Today’s recession is by all accounts a severe one. Talking heads like to compare it first to the Great Depression, then to Japan’s Lost Decade. This time I shall tell you about the latter one.
Introduction
The Japanese economy had a tremendous growth after WWII, a period referred to as the Miracle of Japan. During the 80s the Japanese seems to be winning in all economic fronts – the Japanese auto companies are beating up the Detroit Three (and unfortunately they still do) – so that there are predictions that Japan would soon surpass the United States to become the #1 economic power.
Then suddenly it crashed. The crash led into a prolonged stagnation, now called the Lost Decade.
What Happened
I will give you some facts and figures of the Japanese economy from 1980 to 2004. What I found is reminiscent of what we are experiencing today and quite scary. I hope you can tell me why.
From 1980-90, real GDP expanded 3.9% CAGR; from 1991-2004, it was 1.4%.
If I tell you that the U.S. growth rate was 3.1% from 1991-2004, it may not seem a huge difference, right? But the mere 2% resulted in a 25% lead over years.
The Japanese economy added literally no jobs during that period.
What triggered the downturn was a spectacular double bubble burst of the stock market and the real estate market.
Bank of Japan, the central bank, has cut discount rate towards zero, so that everybody would use it as an example for the Liquidity Trap.
Business borrowing cost dropped along the way and corporate borrowing was almost free (it may be a bit more complicated).
The government spent quite a bit on deficit as well.
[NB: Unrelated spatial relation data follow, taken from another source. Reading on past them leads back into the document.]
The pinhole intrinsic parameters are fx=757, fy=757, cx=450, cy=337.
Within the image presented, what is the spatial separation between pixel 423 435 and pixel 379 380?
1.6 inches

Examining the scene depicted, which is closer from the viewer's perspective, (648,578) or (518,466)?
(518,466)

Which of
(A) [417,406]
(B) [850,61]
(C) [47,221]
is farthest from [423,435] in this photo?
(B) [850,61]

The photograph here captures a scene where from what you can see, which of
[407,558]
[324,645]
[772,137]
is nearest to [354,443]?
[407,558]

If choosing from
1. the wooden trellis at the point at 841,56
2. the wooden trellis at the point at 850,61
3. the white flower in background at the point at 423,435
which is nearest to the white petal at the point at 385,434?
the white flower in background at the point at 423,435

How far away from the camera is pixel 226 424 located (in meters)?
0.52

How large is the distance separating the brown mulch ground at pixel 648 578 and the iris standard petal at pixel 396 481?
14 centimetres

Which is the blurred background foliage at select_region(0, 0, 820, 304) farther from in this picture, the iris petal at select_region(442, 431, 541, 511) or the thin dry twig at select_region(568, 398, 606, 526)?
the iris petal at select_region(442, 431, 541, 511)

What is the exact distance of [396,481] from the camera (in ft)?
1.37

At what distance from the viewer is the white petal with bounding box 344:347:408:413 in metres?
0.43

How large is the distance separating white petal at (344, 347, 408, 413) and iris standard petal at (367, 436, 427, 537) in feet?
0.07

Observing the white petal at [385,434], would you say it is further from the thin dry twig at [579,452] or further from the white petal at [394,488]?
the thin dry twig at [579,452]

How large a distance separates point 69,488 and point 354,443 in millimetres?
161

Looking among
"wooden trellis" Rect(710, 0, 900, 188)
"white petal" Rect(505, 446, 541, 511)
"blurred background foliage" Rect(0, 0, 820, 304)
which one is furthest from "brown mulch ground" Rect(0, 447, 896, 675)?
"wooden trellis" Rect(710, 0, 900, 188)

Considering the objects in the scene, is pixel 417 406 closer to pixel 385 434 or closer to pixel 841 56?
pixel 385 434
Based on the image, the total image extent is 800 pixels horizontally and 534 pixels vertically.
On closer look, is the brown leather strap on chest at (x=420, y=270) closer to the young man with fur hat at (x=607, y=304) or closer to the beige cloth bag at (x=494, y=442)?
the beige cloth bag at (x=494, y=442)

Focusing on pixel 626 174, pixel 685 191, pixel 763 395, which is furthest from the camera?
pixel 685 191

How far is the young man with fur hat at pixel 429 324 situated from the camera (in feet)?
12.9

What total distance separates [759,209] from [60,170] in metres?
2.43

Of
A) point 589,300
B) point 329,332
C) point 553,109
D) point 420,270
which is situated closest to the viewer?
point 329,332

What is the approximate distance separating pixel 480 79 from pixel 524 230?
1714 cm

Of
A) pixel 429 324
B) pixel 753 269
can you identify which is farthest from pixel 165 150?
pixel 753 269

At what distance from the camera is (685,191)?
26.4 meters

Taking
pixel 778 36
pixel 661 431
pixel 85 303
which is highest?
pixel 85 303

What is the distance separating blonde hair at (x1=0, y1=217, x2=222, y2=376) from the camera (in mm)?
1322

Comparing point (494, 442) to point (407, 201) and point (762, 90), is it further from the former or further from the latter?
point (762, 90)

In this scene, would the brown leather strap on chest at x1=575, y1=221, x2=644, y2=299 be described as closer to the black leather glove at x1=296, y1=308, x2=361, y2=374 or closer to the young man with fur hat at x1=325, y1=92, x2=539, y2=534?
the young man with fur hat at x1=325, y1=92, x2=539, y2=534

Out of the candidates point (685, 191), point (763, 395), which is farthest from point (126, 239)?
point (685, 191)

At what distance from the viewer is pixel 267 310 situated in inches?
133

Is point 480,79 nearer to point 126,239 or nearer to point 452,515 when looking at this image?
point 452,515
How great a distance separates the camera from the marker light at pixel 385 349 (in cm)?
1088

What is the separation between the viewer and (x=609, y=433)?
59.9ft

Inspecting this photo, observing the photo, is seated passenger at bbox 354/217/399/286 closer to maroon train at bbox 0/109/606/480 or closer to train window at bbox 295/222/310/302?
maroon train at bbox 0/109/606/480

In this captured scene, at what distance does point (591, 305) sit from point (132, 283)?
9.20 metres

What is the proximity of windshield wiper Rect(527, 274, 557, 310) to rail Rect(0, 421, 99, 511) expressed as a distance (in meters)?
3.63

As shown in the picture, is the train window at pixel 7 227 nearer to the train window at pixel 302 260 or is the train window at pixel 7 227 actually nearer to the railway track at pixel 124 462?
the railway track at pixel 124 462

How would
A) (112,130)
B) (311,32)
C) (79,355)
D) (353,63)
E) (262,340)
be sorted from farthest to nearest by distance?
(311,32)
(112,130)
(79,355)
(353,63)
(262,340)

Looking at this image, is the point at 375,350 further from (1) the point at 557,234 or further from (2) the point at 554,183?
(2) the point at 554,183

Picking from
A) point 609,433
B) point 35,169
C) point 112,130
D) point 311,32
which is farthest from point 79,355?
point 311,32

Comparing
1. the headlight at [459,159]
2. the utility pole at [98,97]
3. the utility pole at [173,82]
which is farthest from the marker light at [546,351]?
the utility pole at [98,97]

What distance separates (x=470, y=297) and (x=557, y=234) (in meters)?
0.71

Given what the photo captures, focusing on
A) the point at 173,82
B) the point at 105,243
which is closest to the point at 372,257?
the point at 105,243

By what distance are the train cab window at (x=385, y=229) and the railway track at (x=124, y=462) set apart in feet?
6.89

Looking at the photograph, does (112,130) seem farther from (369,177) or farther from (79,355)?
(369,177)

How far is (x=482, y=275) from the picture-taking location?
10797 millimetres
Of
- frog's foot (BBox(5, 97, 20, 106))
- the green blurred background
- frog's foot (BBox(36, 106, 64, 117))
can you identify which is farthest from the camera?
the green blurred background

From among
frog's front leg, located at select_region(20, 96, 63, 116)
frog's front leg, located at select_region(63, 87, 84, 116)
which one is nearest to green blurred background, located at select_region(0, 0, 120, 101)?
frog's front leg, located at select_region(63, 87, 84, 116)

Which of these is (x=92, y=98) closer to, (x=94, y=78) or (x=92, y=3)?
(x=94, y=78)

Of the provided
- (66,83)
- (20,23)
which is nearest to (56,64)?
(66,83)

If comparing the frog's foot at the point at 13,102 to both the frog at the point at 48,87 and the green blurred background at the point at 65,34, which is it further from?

Today its Debt/GDP ratio is among the highest.
A mild deflation (decrease of price level) was allowed to happen – a bad thing according to most people.
There was a severe credit contraction: the government was borrowing big on top of the net debt outflow from the private sector.
Businesses profitability hurt a bit.
They stopped investing in production capacity (?).
Financial institutions plunged into and stayed in trouble.
Lessons Learned
I am ok with recessions - who doesn’t catch a cold from time to time? You can usually walk it off. But a recession of a decade? No way.
The scary part of this episode is that it reminds us of today: double asset bubble burst, credit contraction and deleveraging, troubled financial institutions, dampened corporate profit, zero interest rate and whatnot – and it’s global. Who knows whether we would end up into a Lost Decade of the World?
Heck, let’s have an hyper-inflation.